### Exercise directions
Write the next part of the travel log below about sailing along the Spanish coast and touring inland, starting right after its final sentence.

### Source extract
◆ ◆ ◆ ◆ ◆ ◆ ◆
Navtec cylinder with screw cork on top

If you have hydraulic hoses to the furlers of the main sail or the genoa, it is a also a good idea to protect the hoses for UV-radiation.

SUMMER SOLSTICE IN GARRUCHA
Vickie

As we continued south along the Spanish Coast we were entertained by a squadron of Spanish air force jets practicing for the coming airshow in two days at Mar Menor. Mar Menor is a inner lake with only a narrow peninsula separating the lake from the sea.

During our stop in Cartagena we went to a bar/restaurant to watch Sweden play Belgium in a European Championship football match. When we sat at the table the waiter announced to all that we were Swedes and all the others were Belgium. Sweden lost……….. ouch.

The summer solstice in Spain is called the San Juan celebration and we arrived to Puerto De Garrucha just in time to enjoy the festivities. Puerto De Garrucha is a large fishing port and has a large commercial pier. Based on the size of the overall port, we were quite surprised they got such large cargo vessels in, but with the aid of two tugboats.

Party on the beach

Party on the beach

I am not sure we have been in a town with as many fish restaurants as here. But on the Eve of San Juan the restaurants were empty with customers because most of the families were on the large sandy beach with their BBQ grills and portable tables arriving around 8:30 in the evening to enjoy their food before the traditional bonfire on the beach and fireworks at midnight.
There were 3 separate live bands along the long stretch of beach.

The bonfire is ready to go

Bonfire is ready to go

The bonfire had old crates stacked and on top was a old wooden fishing boat as the sacrifice for the celebration. The party went long into the morning hours.

Putting boats on fire might be a way to improve boat sales!

Putting boats on fire might be a way to improve boat sales!

The next morning we had to wait for the delay in opening the office so we could depart the marina and sail south.

ROAD TRIP
Vickie

Leaving Bella Luna in the marina in Denia, we started our 4 day car tour of the higher elevations of NE Spain. Pablo in the marina office was VERY helpful giving Roland tips and places to see. He told Roland most people do not go inland because of the higher heat. People want to stay at the coastline where it is cooler. So we packed expecting warmer temperatures.

We set the navigator on “scenic route” and the first 2 hours was all coastal farm land with a occasional woman sitting by the side of the road mid day in the heat. One was dancing. Roland understood why they were there, but I had no idea until he told me. Sitting out in the sun midday with no hat on, by the side of the road, waiting for business??? As they say in Sweden, my mouth was like a open mailbox. The village where we stopped for lunch was in the heart of farming so parked on the street was a mixture of cars and tractors.

Tractor home for siesta

Tractor home for siesta

We arrived to Albarracin, the capital of the Sierra de Aibarracin Comarca, in the providence of Teruel. The town is named after a Moorish family that had once dominated the area during the period of Muslim domination in this area.
◆ ◆ ◆ ◆ ◆ ◆ ◆
Rows from a dataset
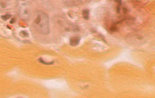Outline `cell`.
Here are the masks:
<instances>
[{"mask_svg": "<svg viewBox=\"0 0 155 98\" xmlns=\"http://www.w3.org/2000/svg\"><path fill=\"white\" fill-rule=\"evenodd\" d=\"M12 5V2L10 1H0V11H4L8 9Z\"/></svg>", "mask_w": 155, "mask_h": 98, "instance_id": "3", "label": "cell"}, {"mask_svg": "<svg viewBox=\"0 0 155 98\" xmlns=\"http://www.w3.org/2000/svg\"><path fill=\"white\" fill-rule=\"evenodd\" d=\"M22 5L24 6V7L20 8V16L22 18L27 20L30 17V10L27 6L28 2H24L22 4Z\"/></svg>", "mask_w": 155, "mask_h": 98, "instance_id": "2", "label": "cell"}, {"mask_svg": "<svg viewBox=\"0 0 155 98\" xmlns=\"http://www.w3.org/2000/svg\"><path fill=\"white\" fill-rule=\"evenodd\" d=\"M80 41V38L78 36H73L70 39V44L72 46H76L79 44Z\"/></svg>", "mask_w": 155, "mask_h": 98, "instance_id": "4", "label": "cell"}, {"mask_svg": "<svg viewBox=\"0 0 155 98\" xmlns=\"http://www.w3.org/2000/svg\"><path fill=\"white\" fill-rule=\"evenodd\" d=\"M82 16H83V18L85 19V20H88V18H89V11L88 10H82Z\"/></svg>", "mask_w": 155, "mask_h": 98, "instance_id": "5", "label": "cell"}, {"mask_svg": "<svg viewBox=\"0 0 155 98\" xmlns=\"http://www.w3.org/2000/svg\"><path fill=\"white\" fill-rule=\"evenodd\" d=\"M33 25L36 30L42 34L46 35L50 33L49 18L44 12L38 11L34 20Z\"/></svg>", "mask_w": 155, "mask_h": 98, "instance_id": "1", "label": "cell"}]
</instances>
◆ ◆ ◆ ◆ ◆ ◆ ◆
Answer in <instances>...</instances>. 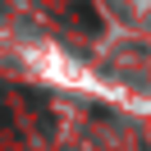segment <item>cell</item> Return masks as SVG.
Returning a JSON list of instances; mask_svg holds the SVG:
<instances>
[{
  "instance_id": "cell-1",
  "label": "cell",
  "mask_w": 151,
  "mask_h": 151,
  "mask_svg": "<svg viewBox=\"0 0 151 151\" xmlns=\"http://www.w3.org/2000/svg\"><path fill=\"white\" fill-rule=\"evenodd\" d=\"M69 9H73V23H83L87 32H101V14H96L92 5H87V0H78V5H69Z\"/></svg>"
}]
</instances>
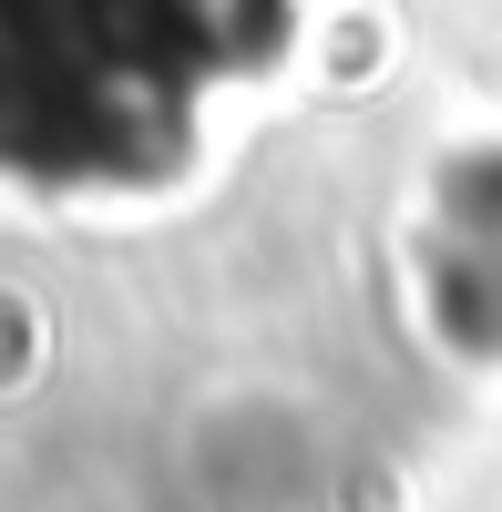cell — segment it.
◆ ◆ ◆ ◆ ◆ ◆ ◆
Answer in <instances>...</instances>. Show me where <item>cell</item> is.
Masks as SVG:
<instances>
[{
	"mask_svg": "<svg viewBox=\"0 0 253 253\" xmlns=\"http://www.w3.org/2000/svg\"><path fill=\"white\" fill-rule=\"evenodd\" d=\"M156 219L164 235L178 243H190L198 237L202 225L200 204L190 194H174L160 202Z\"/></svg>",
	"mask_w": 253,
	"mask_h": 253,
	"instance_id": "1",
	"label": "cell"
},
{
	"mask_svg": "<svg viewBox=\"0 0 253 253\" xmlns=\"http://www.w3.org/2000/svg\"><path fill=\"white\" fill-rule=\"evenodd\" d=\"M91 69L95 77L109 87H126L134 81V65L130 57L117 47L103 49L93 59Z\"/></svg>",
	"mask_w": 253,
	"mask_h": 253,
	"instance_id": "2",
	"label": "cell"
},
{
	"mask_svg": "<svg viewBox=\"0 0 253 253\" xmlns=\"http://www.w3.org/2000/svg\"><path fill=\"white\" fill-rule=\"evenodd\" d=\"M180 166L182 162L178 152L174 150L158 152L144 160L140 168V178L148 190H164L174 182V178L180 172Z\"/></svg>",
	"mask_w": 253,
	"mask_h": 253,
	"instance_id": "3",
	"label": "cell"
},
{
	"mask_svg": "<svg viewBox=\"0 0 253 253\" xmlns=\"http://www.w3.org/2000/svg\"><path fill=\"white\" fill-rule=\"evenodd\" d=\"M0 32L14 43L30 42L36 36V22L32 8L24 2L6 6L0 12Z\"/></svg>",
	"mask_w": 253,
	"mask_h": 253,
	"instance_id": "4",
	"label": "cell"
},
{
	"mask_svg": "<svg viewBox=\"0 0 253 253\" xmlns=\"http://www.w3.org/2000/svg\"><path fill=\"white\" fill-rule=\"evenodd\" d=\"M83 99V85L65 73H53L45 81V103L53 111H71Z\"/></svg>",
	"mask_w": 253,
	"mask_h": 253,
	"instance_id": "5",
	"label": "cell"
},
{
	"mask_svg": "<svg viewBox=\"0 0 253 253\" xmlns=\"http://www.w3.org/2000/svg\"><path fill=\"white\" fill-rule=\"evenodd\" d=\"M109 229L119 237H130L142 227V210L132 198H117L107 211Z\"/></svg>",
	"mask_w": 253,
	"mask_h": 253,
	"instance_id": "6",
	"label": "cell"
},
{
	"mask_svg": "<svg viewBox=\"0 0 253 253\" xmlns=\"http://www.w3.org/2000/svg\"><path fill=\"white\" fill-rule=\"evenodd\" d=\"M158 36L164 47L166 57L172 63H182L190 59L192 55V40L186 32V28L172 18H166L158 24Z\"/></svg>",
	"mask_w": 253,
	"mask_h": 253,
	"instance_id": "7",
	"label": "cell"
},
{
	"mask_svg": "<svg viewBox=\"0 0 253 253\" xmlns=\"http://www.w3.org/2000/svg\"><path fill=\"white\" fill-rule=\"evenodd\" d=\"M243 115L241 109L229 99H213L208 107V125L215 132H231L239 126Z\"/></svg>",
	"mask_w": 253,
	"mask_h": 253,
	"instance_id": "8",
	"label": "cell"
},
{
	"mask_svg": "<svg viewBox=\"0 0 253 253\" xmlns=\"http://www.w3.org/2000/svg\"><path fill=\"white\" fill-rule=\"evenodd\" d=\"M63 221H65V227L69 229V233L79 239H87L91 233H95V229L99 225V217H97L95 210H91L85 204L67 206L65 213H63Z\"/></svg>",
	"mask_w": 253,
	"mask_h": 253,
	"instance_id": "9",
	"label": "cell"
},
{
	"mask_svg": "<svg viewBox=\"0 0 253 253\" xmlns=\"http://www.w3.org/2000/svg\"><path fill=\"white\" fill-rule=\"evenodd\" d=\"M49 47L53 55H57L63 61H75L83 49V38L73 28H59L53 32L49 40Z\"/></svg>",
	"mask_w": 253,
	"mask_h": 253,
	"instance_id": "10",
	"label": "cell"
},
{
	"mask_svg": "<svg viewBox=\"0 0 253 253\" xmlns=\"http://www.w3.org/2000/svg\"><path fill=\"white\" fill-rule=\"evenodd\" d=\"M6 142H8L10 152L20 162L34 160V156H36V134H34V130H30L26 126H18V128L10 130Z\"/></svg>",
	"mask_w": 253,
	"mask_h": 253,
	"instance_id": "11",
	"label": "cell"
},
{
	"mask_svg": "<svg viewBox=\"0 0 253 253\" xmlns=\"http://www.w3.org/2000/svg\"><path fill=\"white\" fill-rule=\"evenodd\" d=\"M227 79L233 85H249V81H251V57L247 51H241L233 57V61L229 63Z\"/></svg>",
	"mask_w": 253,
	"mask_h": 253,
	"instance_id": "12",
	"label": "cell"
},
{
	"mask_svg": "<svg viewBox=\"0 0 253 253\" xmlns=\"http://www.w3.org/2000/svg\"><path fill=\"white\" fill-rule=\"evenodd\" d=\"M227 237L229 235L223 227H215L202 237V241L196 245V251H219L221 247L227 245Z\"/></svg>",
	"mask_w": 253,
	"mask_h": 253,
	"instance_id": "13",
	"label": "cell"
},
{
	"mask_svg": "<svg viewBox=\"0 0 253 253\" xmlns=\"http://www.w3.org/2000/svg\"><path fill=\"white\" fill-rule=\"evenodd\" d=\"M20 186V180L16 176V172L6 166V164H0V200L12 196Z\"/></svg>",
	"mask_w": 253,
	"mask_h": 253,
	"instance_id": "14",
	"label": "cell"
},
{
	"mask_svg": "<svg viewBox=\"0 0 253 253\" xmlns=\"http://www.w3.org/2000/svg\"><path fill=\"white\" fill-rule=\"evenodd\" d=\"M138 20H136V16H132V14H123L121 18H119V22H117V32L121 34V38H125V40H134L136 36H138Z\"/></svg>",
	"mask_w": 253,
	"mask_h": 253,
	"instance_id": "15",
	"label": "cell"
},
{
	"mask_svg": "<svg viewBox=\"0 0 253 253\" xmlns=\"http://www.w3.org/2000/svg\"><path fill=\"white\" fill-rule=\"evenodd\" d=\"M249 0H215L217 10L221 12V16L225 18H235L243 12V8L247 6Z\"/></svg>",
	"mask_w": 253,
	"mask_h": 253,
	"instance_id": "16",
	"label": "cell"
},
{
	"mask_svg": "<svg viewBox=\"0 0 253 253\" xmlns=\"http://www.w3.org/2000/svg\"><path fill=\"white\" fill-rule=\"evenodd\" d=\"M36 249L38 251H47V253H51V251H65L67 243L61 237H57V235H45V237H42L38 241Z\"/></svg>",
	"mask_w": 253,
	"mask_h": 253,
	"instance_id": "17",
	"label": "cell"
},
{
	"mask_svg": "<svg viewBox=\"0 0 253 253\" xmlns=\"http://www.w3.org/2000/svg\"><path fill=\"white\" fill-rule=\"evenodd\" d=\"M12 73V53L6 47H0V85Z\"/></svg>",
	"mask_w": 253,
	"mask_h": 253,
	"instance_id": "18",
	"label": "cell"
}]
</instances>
◆ ◆ ◆ ◆ ◆ ◆ ◆
### Response below
The town or village is set among stony cliffs. Walking around all you could hear were birds singing and a nearby waterfall. Unfortunately there were no english tours available during our short visit. A enchanting place to visit. Oh, and the temperature that evening was 9c or 48F.

Albarracin

Albarracin

Hotel Albarracin

Hotel Albarracin

Albarracin by Night

Albarracin by Night

Empty streets in Albarracin

Empty streets in Albarracin

Back in Hotel after dinner

Back in Hotel after dinner

Our second day took us to a elevation of 1700 meters or 5.500 feet all through back roads and extremely small farming villages. We drove 2.5 hours without seeing another car. Absolutely stunning country and as I was raised on a farm in Eastern Washington I was surprised to see so much planted grain at these elevations. Obviously it does get very hot even at these elevations. High today 12c. Grass crops were being cut for hay which would correlate to all the MANY cow warning road signs we saw but did not see any cows, not one, the entire trip.
The colors of the crops set against the red rock cliffs and the reddish soil was stunning.ROAD VIEW-1-2ROAD VIEW-1

ROAD VIEW-1-3A stop at the Monastery De Piedra and a walk through the park offered gorgeous waterfalls, caves, rich flora, fauna and geological formations. We did not tour the Monastery.

Waterfalls in Monastery de Piedra

Waterfalls in Monastery de Piedra

Our destination for the day was Calatayud which is one of many wine districts in Spain. Again, the vineyards in the reddish soil with the red cliffs and rolling hills is so special. We arrived to a winery 45 minutes before they closed so purchased some wine and the next day visited a second winery.

Plaza Espana Calatayoud

Plaza Espana Calatayoud

Calatayoud view from Hotel room

Calatayoud view from Hotel room

Wine fields outside Calatayoud

Wine fields outside Calatayoud

After another day of incredible scenery we arrived Barcelona where we had a nice dinner with our friend Miguel, who has sailed with us many times, and his friend Merces. Although our time was short, it was nice to spend the evening with them. Next morning we made the 5 hour trip back to the marina.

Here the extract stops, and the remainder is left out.